Simone de Beauvoir

Most Influential Feminist

If one is asked to point out one feminist critic that stands apart among all the feminists as the most influential of them all, it has to be Simone De Beauvoir.

She was born in 1908 in Paris, France, and is considered by many as the most influential and intellectual feminist so far. Not only she was a distinguished feminist, but was also a highly influential philosopher, with specific expertise and interest in existentialism.

Her later attribute, and excessive interest in existentialism was no doubt stemmed from her life-long relationship with Jean-Paul Sartre.

The Second Sex

Beauvoir’s book titled “The Second Sex” is considered a ground-breaking and one of the foundational text from which modern feminism heavily derives its ideas from. In this book, Beauvoir argues that women, throughout history, have always been subordinated and treated as the “other.”

They were relegated to the position of a sub-human and were always seen as the objects and never as the subjects. Their existence has no individuality and they were made to play a secondary role to that of a man, that is to say, that their life has no meaning outside the existence of the man.

Unlike man, who is free to explore the world and its new boundaries as a free being, women, on the other hand, have been confined by the societal and familial duties imposed on them, be it as a mother or a wife.

Feminine Nature of Women

She rightly points out in her work, “One is not born a woman but becomes one.” In her book The Second Sex, she goes on to explain this very idea by investigation and exploring the very definition and notion of femininity, womanhood and what constitutes this and what makes a woman “feminine in nature.”

According to Beauvoir, femininity is not inherent to a woman and is, like any other idea we of an individual, the result of social and cultural construction.

To reiterate the point made in the above paragraph, these very definitions of femininity and this particular attribute being associated with a woman is created to suppress women. She gives extremely valid reasons to explain why this is done so in society.

Women are actually taught by the society to fulfil the needs and demands of a man, and therefore to exist in relation to them. They were never given proper legal rights and therefore they failed to make any significant public influence.

Treatment of Women like Dolls

De Beauvoir argues that women were always treated like dolls. Since they are kids, they are incessantly given lectures, by their family or society, to behave, dress in a certain way. They adore themselves so that they can please other men, and hence women end up objectifying themselves just like the man does to them.

The torturous, mundane life of a woman is explained in these words from The Second Sex, when Beauvoir states, “few tasks are more like torture of Sisyphus than housework, with its endless repetition: the clean becomes soiled, the soiled is made clean, over and over, day after day.”
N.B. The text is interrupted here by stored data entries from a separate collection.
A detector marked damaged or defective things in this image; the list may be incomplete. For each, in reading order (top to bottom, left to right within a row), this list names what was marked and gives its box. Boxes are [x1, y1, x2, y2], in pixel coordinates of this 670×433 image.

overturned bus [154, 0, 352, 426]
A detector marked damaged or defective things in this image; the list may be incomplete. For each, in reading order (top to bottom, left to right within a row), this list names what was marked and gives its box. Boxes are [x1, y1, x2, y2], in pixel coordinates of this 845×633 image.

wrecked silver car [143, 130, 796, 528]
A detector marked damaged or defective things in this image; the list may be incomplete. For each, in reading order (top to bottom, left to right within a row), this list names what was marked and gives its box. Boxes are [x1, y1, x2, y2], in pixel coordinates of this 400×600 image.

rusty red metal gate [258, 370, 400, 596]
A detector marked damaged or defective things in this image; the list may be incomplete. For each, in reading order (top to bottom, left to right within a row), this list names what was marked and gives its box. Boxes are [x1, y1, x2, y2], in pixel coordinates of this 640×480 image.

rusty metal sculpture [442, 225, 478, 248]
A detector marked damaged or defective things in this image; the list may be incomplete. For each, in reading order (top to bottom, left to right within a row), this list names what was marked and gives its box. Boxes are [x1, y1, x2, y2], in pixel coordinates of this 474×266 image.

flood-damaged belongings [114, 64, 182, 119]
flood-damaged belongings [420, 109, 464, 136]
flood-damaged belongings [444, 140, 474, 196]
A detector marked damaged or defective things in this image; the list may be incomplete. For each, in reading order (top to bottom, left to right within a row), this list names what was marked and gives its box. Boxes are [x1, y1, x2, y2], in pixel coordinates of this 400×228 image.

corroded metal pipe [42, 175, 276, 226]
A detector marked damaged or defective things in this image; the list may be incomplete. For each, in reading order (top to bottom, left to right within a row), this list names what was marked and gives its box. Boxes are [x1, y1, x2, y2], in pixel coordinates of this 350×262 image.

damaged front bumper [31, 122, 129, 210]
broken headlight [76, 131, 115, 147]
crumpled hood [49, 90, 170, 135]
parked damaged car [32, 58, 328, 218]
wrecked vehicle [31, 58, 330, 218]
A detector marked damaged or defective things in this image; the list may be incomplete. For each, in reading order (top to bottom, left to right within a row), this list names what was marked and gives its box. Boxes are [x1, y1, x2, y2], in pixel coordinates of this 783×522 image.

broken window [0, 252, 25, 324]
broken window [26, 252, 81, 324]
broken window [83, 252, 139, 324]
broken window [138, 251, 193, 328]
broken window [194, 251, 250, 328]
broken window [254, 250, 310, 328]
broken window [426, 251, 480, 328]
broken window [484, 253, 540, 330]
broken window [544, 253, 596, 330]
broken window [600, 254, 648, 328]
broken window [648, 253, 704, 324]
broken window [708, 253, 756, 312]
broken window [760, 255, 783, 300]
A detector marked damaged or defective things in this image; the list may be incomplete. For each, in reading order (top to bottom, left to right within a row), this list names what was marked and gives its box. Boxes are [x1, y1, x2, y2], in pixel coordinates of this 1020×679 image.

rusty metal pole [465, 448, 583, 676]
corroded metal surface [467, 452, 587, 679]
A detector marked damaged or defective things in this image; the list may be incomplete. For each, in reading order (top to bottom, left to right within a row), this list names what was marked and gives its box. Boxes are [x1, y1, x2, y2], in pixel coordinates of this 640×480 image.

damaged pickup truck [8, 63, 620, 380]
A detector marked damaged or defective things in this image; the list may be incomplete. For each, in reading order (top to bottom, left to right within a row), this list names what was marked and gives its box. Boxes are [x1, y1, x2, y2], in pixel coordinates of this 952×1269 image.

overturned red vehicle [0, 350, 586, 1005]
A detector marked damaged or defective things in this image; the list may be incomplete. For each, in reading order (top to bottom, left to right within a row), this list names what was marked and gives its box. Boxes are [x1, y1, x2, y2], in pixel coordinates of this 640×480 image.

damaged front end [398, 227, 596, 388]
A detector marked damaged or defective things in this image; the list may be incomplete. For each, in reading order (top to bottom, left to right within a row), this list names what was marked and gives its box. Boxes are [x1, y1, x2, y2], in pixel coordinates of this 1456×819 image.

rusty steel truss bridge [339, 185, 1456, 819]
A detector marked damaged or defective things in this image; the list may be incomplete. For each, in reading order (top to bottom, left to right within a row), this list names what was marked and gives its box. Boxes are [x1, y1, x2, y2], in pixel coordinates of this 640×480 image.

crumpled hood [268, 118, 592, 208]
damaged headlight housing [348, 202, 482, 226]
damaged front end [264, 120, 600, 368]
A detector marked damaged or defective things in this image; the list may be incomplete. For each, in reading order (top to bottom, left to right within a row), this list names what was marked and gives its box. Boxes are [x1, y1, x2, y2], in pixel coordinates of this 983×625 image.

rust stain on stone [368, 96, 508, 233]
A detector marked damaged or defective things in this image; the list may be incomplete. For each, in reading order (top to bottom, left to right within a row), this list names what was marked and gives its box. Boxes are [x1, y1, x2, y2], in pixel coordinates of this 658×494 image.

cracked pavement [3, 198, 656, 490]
One should notice the use of existentialist idea of absurd and meaningless nature of human toiling in this world being applied to this absurdity and endless torture of women’s life. 

According to Beauvoir, if a woman wants to free herself off this patriarchal bondage, she has to first realise that all her feminine characteristics are socially constructed and not her true essence. Only by understanding this, a woman can, live a free life with complete agency and not a life of being treated like an accessory of man.